When you talk about dental hygiene, most of us would most certainly get a mental image of the toothbrush. Some of you probably already know about where the toothbrush came from. But how about the toothpaste? It is one-half of this teeth cleaning dynamic duo and deserves to be in the spotlight once in a while. Today, we are going to explore the history of the toothpaste. We’ll examine where and when it was first used and how the modern toothpaste came to be.
The First Toothpaste
It was believed that the Egyptians were the first to use toothpaste for dental care. Their toothpaste is far from what we are using today and is certainly not pleasant on the tastebuds. Its consistency is also more of a powder than paste. It is made up of a combination of burnt eggshells, powdered ashes of ox hooves, myrrh and pumice. They have been using this concoction as far back as 5000 BC. As you can imagine, not only is this tooth powder not pleasant on the tastebuds but can also damage the enamel on the teeth.
First Usage With The Toothbrush
People started using tooth powder together with the toothbrush in 19th century Britain.
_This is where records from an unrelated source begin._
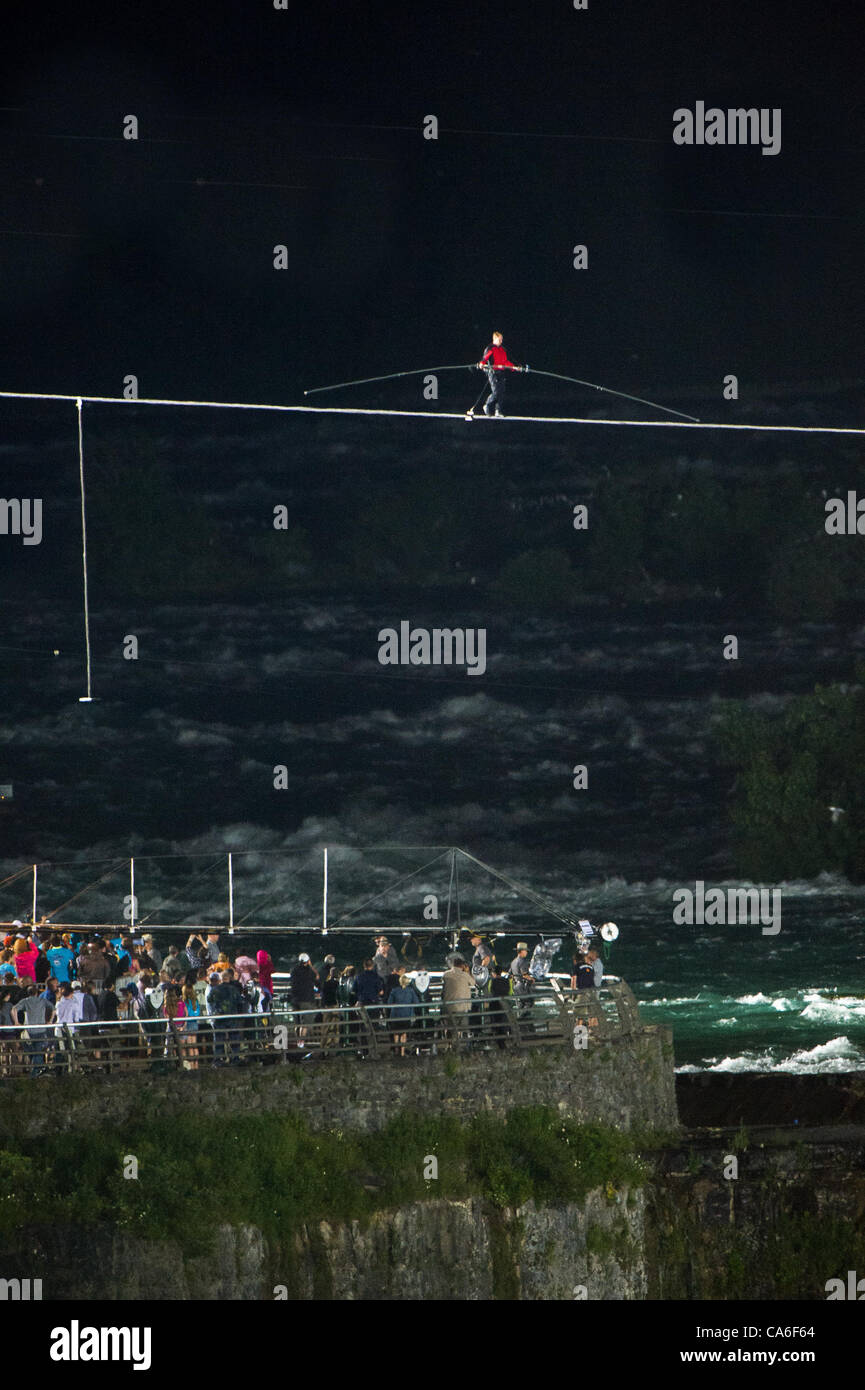 Niagara Falls, USA. Nik Wallenda tightrope walks across Niagara Falls on June 15 2012 - Stock Image
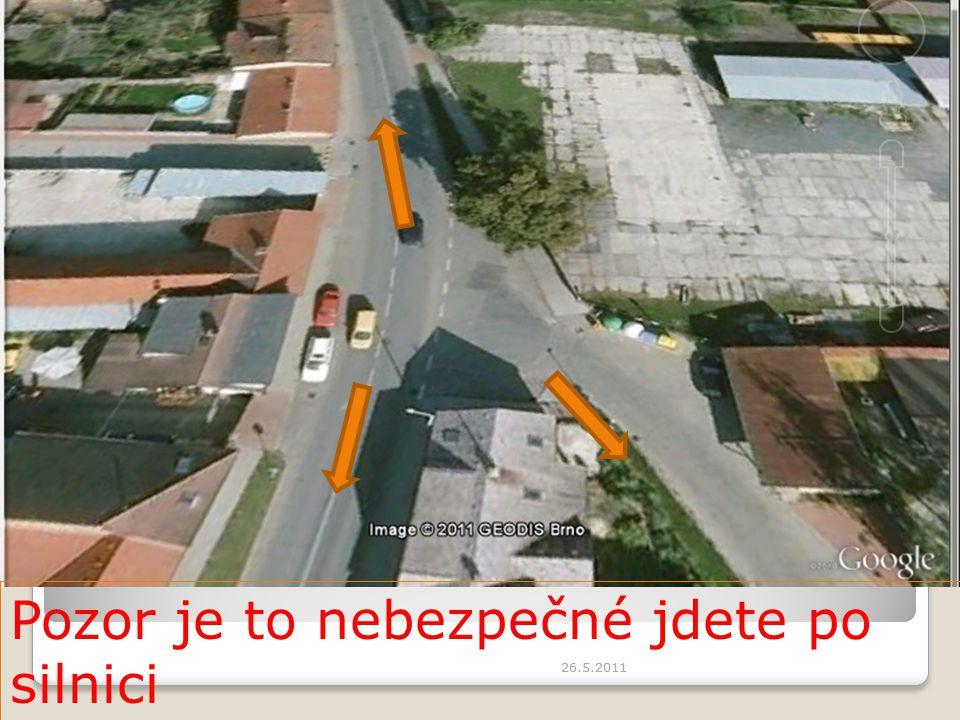 Pozor je to nebezpečné jdete po silnici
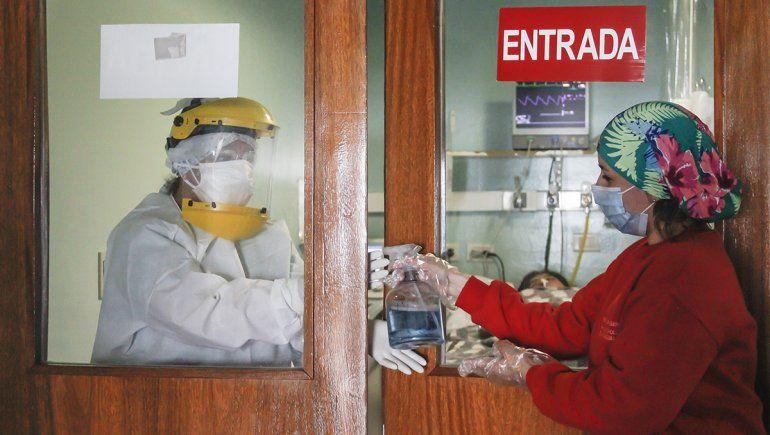 Cinco muertos y 335 nuevos pacientes contagiados en Río Negro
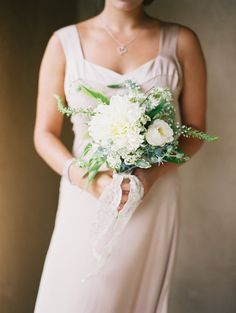 Photography: Leo Patrone Photography - leopatronephotography.com Floral Design: Honey of a Thousand Flowers - sarahwinward.com  Read More: http://www.stylemepretty.com/2013/04/18/deer-valley-wedding-from-leo-patrone-photography/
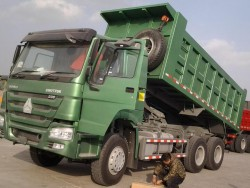 china 15 cube tipper truck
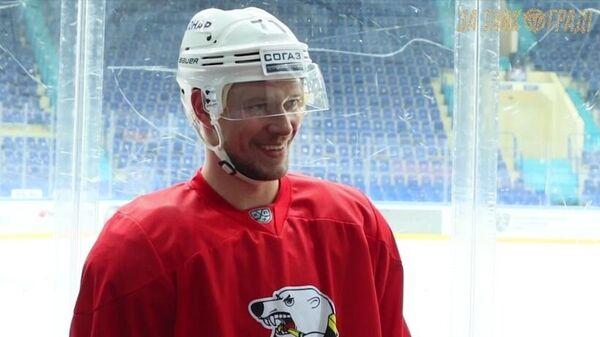 Нападающий хоккейного клуба Трактор Александр Авцин
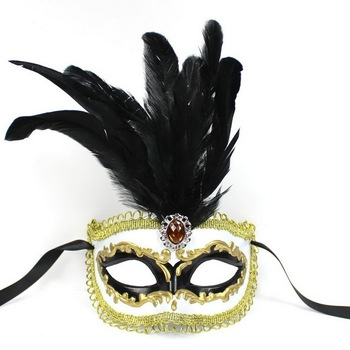 100% High Quality  Fashion Promotion Plastic Venice Carnival Mask Party Mask with Feather for New Year Carnival Feather Masks
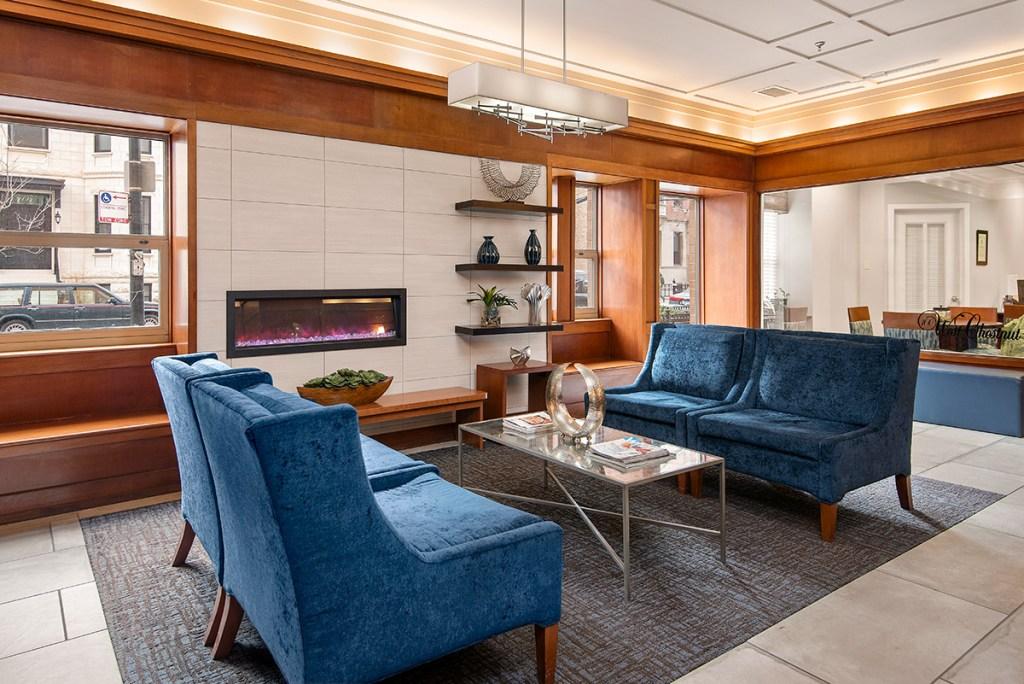 100 W Chestnut Lobby Interior Chicago Apartments River North - 1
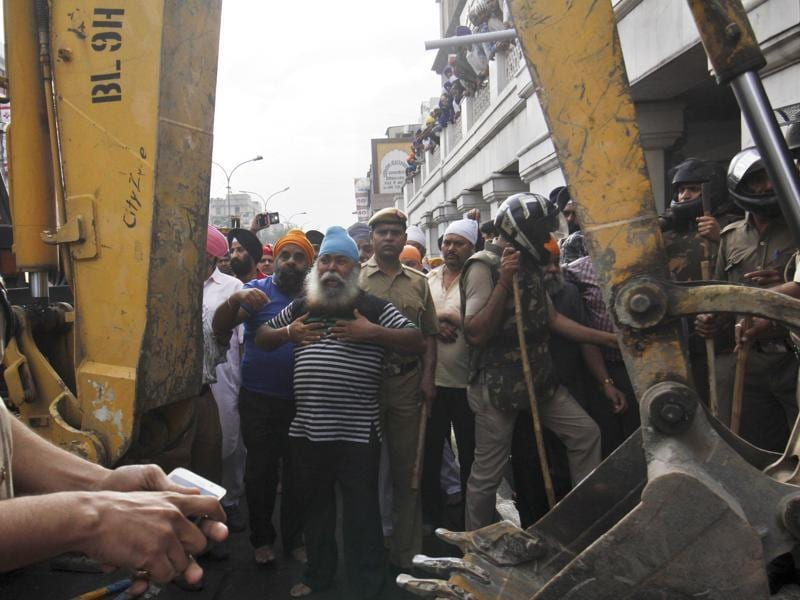 People react to the demolition of an illegal structure in Chandi Chowk area.  (Sanchit Khanna/HT Photo)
You won’t find burnt eggshells or pumice in this tooth powder. Instead, it is made up of chalk, salt and powdered brick. Yes, powdered brick. It is in no way an improvement in the taste department but the chalk component does improve the teeth whitening aspect of this powder.
The modern toothpaste was invented in 1760 by a German dental surgeon named Freidrich Von Schuthzwurth. His toothpaste is made up of withered down horse bones, a gel made out of tree sap and natural herbs.
Fast forward to the 1900s, a paste made out of baking soda and hydrogen peroxide became an alternative for tooth powder, which is still the popular choice during this time period.
In the 1890s, calcium fluoride was first added to toothpastes. Fast forward again to the year 1950, Procter & Gamble developed a research project to study a new kind of toothpaste. By 1955, they were able to launch the first clinically proven fluoride-containing toothpaste. The name of this new toothpaste? Crest. And the rest is history.